In the immediate aftermath of the shooting, Maguire concludes that the police investigation of the crime scene itself was competent enough. However, he identifies a host of later failings. The getaway car broke down and appears to have been pushed into a field, close to the home of two individuals who would later be suspects, but the area around the car was never searched. The ownership chain of the vehicle was tardily investigated. The home of a man who sold the car for cash one week before the shooting was never searched for forensic evidence. Although searched initially, the vehicle was subsequently stored outdoors and destroyed after only a few months.
Even then, within days, investigating police had a clear idea of who carried out the attack. Maguire says that Special Branch had a “sound intelligence case” as early as June 19, 1994, and had a “compelling case for early arrests, enabling the exploitation of a range of forensic and other evidential opportunities, including securing evidence through questioning.”
According to Maguire, the failure of an unnamed police officer “Police Officer 8” to act on this was “catastrophic for the investigation.” When suspects were eventually arrested, they were given a day’s warning via an uninvestigated police leak. Police Officer 8 refused to be interviewed by Maguire and refused to provide records of his activity.
In his conclusion, Maguire explains, “[T]he desire to protect informants may have influenced policing activity and undermined the police investigation into those who ordered and carried out the attack.” He warns of “a corrupting involvement, tacitly or otherwise, in serious criminal acts.” Finally, he states, “I have no hesitation in unambiguously determining that ‘collusion’ is a significant feature of the Loughinisland murders.”

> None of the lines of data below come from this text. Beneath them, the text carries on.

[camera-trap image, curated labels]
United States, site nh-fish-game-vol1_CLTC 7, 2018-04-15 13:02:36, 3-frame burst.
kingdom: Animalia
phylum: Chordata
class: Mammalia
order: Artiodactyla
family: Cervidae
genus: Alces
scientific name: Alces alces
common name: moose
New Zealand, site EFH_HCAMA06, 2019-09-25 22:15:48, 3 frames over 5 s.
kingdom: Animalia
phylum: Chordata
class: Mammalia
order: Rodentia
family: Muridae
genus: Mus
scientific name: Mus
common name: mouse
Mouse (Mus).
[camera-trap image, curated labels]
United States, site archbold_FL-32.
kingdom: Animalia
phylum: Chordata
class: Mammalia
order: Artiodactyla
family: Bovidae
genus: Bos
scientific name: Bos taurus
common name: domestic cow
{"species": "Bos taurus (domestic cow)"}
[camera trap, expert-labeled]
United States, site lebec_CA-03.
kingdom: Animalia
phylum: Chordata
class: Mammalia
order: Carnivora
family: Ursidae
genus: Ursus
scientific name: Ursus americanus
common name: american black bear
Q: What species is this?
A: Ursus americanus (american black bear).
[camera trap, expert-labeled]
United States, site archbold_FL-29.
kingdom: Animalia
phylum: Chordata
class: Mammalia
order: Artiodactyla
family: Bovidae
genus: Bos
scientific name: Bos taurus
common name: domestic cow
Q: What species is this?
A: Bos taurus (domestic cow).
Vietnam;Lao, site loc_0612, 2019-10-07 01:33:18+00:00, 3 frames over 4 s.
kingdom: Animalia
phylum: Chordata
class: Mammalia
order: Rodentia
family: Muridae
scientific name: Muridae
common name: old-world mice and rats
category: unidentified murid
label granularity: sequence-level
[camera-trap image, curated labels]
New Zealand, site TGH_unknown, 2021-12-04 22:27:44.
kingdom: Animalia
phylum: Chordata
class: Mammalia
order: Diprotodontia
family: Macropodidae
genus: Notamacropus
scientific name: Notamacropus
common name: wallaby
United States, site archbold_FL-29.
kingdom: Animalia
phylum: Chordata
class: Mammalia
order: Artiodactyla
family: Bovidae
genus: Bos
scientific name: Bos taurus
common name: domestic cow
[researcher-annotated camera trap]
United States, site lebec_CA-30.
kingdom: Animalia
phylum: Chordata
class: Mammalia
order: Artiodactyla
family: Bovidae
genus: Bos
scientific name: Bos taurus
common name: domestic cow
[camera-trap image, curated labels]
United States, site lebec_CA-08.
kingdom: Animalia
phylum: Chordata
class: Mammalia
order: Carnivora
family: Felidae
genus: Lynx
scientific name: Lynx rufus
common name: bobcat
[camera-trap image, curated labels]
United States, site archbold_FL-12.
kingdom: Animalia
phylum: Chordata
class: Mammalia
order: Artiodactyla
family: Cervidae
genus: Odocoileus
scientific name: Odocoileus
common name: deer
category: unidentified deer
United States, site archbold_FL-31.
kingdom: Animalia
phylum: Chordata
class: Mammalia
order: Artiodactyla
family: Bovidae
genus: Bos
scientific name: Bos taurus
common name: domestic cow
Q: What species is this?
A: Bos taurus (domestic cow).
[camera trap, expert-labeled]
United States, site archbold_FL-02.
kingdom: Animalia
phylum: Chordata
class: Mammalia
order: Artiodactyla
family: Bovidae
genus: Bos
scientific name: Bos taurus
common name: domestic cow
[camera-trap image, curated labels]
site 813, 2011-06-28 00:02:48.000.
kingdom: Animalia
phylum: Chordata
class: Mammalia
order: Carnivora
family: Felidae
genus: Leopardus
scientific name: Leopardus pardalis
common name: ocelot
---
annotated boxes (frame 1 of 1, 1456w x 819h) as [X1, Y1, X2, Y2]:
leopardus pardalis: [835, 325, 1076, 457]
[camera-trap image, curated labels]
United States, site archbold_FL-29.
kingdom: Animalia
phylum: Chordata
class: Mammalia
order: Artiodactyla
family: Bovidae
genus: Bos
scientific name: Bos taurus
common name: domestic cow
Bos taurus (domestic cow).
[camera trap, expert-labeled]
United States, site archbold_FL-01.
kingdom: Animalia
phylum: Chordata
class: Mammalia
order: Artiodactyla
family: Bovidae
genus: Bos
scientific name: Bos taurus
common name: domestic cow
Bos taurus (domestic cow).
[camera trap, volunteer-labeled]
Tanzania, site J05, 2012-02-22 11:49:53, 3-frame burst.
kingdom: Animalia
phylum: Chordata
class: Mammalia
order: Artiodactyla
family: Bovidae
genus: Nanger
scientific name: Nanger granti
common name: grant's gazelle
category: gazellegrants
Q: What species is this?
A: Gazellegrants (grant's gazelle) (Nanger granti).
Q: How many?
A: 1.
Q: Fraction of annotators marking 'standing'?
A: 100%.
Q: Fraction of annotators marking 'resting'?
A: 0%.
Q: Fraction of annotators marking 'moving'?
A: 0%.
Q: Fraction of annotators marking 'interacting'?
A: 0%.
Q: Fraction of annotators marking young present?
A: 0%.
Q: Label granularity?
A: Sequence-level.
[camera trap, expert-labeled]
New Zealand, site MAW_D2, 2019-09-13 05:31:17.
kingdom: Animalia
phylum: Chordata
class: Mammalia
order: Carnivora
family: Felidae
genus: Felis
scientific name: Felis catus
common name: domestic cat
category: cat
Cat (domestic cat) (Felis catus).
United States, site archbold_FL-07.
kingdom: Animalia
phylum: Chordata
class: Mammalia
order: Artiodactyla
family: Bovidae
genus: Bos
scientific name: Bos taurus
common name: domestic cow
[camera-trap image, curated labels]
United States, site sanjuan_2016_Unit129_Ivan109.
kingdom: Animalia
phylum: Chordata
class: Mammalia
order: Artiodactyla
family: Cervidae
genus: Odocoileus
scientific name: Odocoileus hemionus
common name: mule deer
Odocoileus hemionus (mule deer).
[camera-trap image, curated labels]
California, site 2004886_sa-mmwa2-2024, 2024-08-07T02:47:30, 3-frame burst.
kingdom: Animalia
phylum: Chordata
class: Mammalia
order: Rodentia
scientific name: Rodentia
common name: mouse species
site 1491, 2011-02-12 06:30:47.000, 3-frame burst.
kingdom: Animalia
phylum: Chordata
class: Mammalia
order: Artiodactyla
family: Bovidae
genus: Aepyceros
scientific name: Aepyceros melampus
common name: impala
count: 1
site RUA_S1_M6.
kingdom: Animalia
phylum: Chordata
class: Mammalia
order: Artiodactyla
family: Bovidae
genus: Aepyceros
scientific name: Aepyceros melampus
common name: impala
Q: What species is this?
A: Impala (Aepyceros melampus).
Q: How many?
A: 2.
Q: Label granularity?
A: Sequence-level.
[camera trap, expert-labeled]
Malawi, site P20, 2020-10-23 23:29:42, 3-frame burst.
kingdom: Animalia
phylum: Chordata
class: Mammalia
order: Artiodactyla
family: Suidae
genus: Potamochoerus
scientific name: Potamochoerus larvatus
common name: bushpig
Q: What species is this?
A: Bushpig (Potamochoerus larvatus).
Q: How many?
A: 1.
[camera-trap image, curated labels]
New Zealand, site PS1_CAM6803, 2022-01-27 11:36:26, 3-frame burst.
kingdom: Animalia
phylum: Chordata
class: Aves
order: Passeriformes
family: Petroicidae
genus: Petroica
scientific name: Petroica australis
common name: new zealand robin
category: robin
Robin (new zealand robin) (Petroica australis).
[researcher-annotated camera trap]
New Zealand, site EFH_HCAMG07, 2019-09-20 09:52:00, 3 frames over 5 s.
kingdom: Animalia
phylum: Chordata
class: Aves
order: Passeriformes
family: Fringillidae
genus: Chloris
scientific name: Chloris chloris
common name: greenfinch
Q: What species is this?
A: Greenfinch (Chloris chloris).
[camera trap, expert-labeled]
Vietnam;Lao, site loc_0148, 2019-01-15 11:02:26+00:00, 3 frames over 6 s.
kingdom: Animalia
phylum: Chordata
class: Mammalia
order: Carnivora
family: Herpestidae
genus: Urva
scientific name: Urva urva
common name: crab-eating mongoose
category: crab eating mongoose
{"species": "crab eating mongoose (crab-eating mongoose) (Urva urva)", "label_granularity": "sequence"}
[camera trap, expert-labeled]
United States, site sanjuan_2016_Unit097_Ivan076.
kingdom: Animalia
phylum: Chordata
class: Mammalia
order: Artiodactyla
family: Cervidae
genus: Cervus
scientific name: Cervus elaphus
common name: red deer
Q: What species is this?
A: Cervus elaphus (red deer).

Maguire still pulls his punches, however, insisting, “The protection of police informants is not a sinister act but one which is entirely reasonable in order to protect the life of an informant.”
This presentation of the British state’s security operations in Northern Ireland is unsustainable, as the evidence in Maguire’s own report makes clear. Rather than corruption, the use of hundreds if not thousands of state informants in atrocities such as the 1974 Birmingham pub bombings, the 1976 Kingsmill massacre of Protestant workers, the Kincora boys’ home abuses, murders by the British “Stakeknife” agent in the Irish Republican Army, to name only a few, points to a sustained and systematic policy.